# Maximum duration for Express entry process



## Shashank DR (Dec 14, 2016)

If we have exact 67 points for Canada PR, Would we get Invitation to apply PR within a year. What if we are not picked in a year ?


----------



## WestCoastCanadianGirl (Mar 17, 2012)

You need 67 to qualify to enter the Express Entry pool.

You then have to make an Express Entry profile and get your CRS score.

If you don't have a high enough CRS ranking, you will have to improve this score in order to qualify for an Invitation to Apply. There is no quota system... either you have a high enough CRS score or you don't.

You have 1 (one) year to improve your CRS score before your profile expires and you'll have to renew it.

Look here to see what the minimum CRS scores have been for every draw to date. 

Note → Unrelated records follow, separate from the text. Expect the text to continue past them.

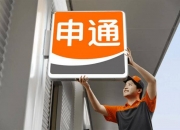 申通快递：经济快递仍是公司业务基本盘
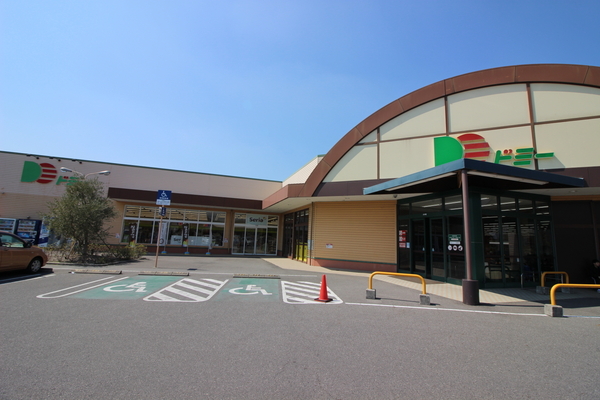 西尾市吉良町上横須賀宮腰の土地(ドミー吉良店)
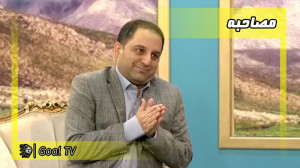 گفت‌و‌گو با امیرمهدی...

No, I doubt that the CRS will ever drop below 450... the program has been active for almost 2 years and it has never been lower than 450. There is no way to circumvent the system - the onus is on _you_ to meet the minimum and not for the GoC to lower the minimum CRS to include your rank.

The program was developed to allow the most suited candidates to have access to PR in Canada instead of the first in line.. it's not enough to _want to_ come to Canada... you need to have the qualities that the Government of Canada feel would make you a suitable candidate... currently, the Government has deemed that candidates with a CRS >450 would be best suited.

I refer you to the video in the 'How Express Entry Works" sticky.


----------



## Shashank DR (Dec 14, 2016)

Thanks for the Info. One question still remains. Let me rephrase it.
Assuming that i will have a score above 450, Roughly around 462. If we are not picked for an year with this score of 462. What would be the process post one year. Will we have to start from beginning ? Or again it will add us in express entry pool for next year automatically.
I could not find the video u referred.


----------



## WestCoastCanadianGirl (Mar 17, 2012)

_*You*_ have to re-enter the pool, it won't just re-list you automatically... the onus is on you to keep track of your account and re-apply (if necessary) when it expires.

Exit out of this thread and go back into the Canada branch. At the top of the list of threads are the ones that are "sticky" threads (i.e. they will stay at the top of the list). The "How Express Entry works" thread is one of those "sticky" threads.


----------



## Shashank DR (Dec 14, 2016)

Yep that was the query exactly. Great , Thanks.


----------